13.9.11

Ruas gratuitas danificam as cidades / Free streets damage cities

"Vias públicas e gratuitas" são o que maioria dos urbanistas - e das pessoas também - hoje defendem. Esta é a regra vigente no Brasil atualmente, descrita no segundo artigo do Estatuto das Cidades:
"garantia do direito a cidades sustentáveis, entendido como o direito à terra urbana, à moradia, ao saneamento ambiental, à infra-estrutura urbana, ao transporte e aos serviços públicos, ao trabalho e ao lazer, para as presentes e futuras gerações;"
Existem várias maneiras de definir o que significa o "direito à rua", mas neste post estarei me referindo ao que acontece na prática, a socialização à força do custo de construção, manutenção e gerenciamento das ruas, diminuindo enormemente o custo de uso do usuário final, o motorista.

Mas porque elas danificam cidades? Não seriam ruas gratuitas algo bom, permitindo o acesso e o transporte de todos gratuitamente?

No estudo da crescente urbanização do mundo existe praticamente um consenso de que as cidades têm carros demais, e que deve existir incentivos para que mais transporte coletivo, cicloviário e a pé seja usado, tanto por motivos de perda de tempo em engarrafamentos como de poluição do ar, diminuição de qualidade de vida e custos econômicos bilionários. Também se sabe que esta grande conquista cidades pelos automóveis se deu através do pensamento positivista-modernista desde a década de 40 até o final da década de 70, influenciando governantes de praticamente o mundo inteiro a planejarem cidades voltadas para o automóvel, tendo este ápice no Brasil com a construção de Brasília. Nos Estados Unidos o planejamento se focou na realização do chamado "Sonho Americano", onde a ideia era que cada família poderia ter condições de ter sua própria casa em meio à natureza, que deu luz ao subúrbio americano. Para isso, o governo investiu massivamente em auto-estradas, tornando a população cada vez mais rarefeita e dependente do carro.

O problema é que por mais que haja uma mudança de paradigma do urbanismo modernista ao atual New Urbanism, que visa criar políticas para criação de ciclovias e de incentivos ao transporte pública, vejo poucos urbanistas querendo combater a raiz do problema: o fato dos motoristas dividirem o custo das ruas com o resto da sociedade.

As políticas urbanas atuais de "direito à rua" fazem justamente o contrário do que propõe um verdadeiro desincentivo ao automóvel: o estado está sempre correndo atrás do setor de construção civil tentando construir uma infraestrutura que dê conta do aumento da demanda pelo automóvel, os reguladores obrigam os construtores a adicionar prédios inteiros de estacionamentos acompanhando suas obras e novas estradas são um dos maiores focos dos programas de desenvolvimento econômico do estado. Parece até que as prefeituras fazem de tudo para que os motoristas tenham o máximo de conforto, incentivando cada vez mais o uso do automóvel.

★ ★ ★

Questões de estudo:
1. Transcreva, do texto sobre ruas gratuitas, o trecho que vai de "Existem várias maneiras" até "final, o motorista.".
2. De acordo com o texto sobre ruas gratuitas, qual obra representou no Brasil o ápice do planejamento de cidades voltadas para o automóvel?
3. Liste os motivos que o texto sobre ruas gratuitas apresenta para incentivar o transporte coletivo, cicloviário e a pé.

★ ★ ★

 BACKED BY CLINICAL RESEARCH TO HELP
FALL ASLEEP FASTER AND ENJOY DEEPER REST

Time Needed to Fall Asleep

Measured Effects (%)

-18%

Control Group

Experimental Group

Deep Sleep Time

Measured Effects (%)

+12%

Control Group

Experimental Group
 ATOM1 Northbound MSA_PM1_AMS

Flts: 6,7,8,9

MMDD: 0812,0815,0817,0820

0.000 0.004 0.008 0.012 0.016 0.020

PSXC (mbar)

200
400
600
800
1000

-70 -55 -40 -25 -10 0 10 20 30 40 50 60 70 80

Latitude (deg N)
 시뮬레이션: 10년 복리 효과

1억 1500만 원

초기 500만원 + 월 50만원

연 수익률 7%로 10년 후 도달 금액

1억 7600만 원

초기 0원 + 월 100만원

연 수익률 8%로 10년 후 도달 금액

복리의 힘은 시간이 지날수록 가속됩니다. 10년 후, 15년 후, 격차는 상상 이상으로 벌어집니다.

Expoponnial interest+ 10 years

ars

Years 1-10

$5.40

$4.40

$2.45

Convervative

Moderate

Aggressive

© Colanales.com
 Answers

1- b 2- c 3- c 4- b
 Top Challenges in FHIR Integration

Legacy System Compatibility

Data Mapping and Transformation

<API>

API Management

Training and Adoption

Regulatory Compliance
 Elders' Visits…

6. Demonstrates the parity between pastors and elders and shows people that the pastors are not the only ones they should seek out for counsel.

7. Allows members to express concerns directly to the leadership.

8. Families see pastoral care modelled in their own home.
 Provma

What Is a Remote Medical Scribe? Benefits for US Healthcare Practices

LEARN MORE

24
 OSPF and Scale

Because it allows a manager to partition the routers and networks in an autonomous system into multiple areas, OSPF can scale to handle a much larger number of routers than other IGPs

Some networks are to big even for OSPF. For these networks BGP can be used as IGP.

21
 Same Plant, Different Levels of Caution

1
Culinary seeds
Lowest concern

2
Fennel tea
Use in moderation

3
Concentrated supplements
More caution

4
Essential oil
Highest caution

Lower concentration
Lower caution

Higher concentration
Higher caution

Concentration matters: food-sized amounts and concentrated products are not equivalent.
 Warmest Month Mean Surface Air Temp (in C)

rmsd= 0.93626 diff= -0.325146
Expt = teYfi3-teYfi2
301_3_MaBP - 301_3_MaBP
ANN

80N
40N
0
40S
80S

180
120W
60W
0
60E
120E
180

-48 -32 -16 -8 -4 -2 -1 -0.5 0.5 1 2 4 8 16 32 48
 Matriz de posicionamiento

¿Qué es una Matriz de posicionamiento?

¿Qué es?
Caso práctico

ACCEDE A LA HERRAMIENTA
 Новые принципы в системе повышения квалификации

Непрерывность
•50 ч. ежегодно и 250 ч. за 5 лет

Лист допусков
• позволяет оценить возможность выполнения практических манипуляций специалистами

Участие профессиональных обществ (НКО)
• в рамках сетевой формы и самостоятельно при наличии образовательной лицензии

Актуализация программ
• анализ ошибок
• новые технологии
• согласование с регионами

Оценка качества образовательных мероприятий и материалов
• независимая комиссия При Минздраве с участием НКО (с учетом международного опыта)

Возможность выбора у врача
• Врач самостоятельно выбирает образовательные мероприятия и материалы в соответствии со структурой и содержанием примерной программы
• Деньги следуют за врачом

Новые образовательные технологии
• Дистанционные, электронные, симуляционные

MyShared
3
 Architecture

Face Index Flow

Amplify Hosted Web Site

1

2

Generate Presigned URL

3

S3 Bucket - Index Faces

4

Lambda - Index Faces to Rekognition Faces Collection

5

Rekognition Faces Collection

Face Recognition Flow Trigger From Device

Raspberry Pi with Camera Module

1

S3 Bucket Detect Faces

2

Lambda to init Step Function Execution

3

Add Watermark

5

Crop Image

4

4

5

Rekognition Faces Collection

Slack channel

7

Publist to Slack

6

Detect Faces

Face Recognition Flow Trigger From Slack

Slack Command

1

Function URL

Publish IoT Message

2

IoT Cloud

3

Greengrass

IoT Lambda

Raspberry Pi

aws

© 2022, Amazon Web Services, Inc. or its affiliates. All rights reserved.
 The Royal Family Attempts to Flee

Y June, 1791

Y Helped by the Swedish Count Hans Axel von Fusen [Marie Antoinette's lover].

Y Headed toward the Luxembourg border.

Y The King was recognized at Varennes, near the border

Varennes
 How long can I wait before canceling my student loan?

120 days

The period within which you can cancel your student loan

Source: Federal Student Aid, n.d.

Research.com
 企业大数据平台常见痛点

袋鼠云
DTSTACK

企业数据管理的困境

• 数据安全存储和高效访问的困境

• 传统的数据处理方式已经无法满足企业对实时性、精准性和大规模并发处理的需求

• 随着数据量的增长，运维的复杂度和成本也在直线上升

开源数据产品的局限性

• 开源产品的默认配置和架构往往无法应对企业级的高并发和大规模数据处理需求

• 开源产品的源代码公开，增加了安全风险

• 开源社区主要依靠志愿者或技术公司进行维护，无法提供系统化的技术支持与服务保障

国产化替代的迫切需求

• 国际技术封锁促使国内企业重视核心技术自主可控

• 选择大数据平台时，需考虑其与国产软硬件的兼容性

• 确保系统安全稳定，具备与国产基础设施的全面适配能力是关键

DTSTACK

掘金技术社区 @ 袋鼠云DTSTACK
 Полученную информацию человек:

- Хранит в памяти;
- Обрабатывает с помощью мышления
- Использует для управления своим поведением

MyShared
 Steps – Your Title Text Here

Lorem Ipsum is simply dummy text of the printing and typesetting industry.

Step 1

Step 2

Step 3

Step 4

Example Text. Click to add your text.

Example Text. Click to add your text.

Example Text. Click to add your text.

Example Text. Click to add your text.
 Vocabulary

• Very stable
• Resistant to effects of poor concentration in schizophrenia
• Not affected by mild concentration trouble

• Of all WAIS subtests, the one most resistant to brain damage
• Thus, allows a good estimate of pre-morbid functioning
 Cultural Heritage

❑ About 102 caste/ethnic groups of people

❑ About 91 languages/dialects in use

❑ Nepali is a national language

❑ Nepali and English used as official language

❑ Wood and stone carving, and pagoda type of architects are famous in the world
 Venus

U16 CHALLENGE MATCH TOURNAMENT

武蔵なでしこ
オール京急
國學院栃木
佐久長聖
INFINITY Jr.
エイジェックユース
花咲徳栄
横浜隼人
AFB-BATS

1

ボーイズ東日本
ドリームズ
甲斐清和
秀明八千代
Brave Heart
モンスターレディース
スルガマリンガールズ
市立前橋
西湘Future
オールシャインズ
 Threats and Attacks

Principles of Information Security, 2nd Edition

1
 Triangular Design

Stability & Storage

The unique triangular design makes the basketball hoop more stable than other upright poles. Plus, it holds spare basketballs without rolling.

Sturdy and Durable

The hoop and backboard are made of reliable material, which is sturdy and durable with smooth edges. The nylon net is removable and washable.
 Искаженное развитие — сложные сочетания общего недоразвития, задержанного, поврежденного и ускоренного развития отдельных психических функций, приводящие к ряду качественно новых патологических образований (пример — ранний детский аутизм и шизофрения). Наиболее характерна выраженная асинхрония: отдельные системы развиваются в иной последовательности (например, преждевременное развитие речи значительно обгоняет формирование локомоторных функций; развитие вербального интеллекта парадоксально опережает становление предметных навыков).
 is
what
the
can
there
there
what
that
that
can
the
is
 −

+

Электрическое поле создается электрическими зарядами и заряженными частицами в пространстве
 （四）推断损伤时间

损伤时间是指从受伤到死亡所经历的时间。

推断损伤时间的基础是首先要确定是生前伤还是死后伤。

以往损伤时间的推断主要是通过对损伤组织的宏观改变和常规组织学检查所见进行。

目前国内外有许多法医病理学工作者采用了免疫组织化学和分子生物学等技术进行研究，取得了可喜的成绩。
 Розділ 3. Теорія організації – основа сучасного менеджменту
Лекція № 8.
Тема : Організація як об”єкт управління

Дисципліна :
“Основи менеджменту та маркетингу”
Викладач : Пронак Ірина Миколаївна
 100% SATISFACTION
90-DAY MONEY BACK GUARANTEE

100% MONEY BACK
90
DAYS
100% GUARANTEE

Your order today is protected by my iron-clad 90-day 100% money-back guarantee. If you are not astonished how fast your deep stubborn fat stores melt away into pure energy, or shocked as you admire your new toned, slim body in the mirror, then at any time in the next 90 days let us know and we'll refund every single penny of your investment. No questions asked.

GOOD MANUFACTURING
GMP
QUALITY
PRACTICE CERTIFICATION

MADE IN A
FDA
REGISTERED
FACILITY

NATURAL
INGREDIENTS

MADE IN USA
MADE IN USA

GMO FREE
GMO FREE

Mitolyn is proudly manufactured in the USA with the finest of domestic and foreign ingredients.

★ ★ ★

Respostas do exercício:
1.
Existem várias maneiras de definir o que significa o "direito à rua", mas neste post estarei me referindo ao que acontece na prática, a socialização à força do custo de construção, manutenção e gerenciamento das ruas, diminuindo enormemente o custo de uso do usuário final, o motorista.

2. A construção de Brasília.

3.
- Perda de tempo em engarrafamentos
- Poluição do ar
- Diminuição de qualidade de vida
- Custos econômicos bilionários